Like the Sexy Intellectual / MVD Under Review series, in terms of the band's active years, this documentary has a wealth of archival material, but unlike those 90 min. productions, director Shooter may have realized during the editing stage that his doc was headed towards the 150 minute mark. The jump cuts in the recently filmed interviews, resulting from cuts by the editor to form concise replies, do work on a stylistic level, but the removal of natural pauses in the meaty, albeit monotone narration track creates a stream of verbalized facts that move at a breakneck speed, and become distracting when placed over reproduced articles we're still trying to read.

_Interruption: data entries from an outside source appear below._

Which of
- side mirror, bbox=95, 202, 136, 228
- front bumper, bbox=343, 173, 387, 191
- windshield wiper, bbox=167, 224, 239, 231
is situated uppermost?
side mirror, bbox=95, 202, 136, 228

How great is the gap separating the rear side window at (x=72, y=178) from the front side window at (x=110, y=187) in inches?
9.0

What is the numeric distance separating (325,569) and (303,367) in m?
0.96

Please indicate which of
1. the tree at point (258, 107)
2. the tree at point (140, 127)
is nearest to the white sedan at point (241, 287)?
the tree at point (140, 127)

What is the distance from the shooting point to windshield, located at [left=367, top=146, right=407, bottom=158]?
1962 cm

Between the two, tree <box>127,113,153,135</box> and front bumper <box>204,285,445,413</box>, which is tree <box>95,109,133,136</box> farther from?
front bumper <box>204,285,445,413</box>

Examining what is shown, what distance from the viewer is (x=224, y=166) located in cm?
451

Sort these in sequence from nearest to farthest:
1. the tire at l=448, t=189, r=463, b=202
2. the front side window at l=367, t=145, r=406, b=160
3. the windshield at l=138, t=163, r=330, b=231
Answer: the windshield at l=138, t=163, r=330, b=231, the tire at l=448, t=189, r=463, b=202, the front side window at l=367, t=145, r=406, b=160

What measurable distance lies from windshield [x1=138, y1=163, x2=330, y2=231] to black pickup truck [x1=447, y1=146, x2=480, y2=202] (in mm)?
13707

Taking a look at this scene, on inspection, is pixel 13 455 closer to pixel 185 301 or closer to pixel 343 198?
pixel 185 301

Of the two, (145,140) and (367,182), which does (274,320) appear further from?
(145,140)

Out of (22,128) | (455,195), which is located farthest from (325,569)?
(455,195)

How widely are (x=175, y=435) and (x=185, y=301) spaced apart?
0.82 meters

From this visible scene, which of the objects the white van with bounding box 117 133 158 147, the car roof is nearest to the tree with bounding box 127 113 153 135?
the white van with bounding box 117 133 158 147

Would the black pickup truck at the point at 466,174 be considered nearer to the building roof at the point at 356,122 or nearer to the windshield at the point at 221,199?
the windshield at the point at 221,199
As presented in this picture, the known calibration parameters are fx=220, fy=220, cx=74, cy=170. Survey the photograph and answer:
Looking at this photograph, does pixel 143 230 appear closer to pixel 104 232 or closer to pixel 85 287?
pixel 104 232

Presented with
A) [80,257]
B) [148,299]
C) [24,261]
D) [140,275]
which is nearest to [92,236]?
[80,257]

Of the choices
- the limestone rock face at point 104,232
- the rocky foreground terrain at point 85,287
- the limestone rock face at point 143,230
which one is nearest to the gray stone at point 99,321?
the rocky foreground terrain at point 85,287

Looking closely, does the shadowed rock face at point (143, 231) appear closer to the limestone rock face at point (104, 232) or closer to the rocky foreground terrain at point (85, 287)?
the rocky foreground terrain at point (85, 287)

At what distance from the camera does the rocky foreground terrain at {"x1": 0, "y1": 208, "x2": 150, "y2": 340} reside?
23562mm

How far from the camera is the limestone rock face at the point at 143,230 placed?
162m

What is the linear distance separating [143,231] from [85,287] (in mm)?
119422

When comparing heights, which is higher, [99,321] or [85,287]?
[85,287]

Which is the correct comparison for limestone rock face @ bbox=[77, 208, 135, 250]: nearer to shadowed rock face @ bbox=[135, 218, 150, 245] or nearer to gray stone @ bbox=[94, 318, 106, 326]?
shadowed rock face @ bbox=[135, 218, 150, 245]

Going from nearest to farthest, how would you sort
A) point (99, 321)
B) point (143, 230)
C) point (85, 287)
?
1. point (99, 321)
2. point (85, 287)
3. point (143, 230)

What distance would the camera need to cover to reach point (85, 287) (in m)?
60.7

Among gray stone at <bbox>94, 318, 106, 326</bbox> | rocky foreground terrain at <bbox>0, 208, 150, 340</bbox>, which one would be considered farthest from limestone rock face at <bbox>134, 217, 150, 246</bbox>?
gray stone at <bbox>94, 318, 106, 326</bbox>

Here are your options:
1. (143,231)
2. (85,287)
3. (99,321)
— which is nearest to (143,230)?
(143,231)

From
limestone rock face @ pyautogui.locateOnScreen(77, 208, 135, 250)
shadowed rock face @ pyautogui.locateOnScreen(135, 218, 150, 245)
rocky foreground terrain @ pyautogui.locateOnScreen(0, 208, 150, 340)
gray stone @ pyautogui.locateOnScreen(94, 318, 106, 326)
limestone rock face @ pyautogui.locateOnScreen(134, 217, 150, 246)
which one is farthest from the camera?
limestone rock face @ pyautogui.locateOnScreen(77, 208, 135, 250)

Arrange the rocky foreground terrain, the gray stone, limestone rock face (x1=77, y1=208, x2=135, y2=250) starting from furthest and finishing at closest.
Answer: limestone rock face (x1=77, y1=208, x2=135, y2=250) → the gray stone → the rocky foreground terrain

When a music or interview montage begins, the doc settles into a more accessible tempo, but a return to a narrated sections frequently offsets the film's pace, and one gets the impression the recorded tracks were snipped dry to ensure the film would clock in at maximum of 2 hours.

So while Wendy O. Williams and the Plasmatics: Ten Years of Revolutionary Rock ‘n' Roll feels like a rushed first draft, the information and music will keep viewers, particularly novices, glued for its duration. The Plasmatics were a fascinating band that benefited from crafting original music videos, and throughout the doc, viewers can play complete song performances and videos when an icon appears. Those extras (part of an hour's worth of extras) are also playable in separate galleries, and they make this DVD a worthy effort to clarify the band and Williams' reputations as more than crazy performance artists lacking any kind of discipline, or talent.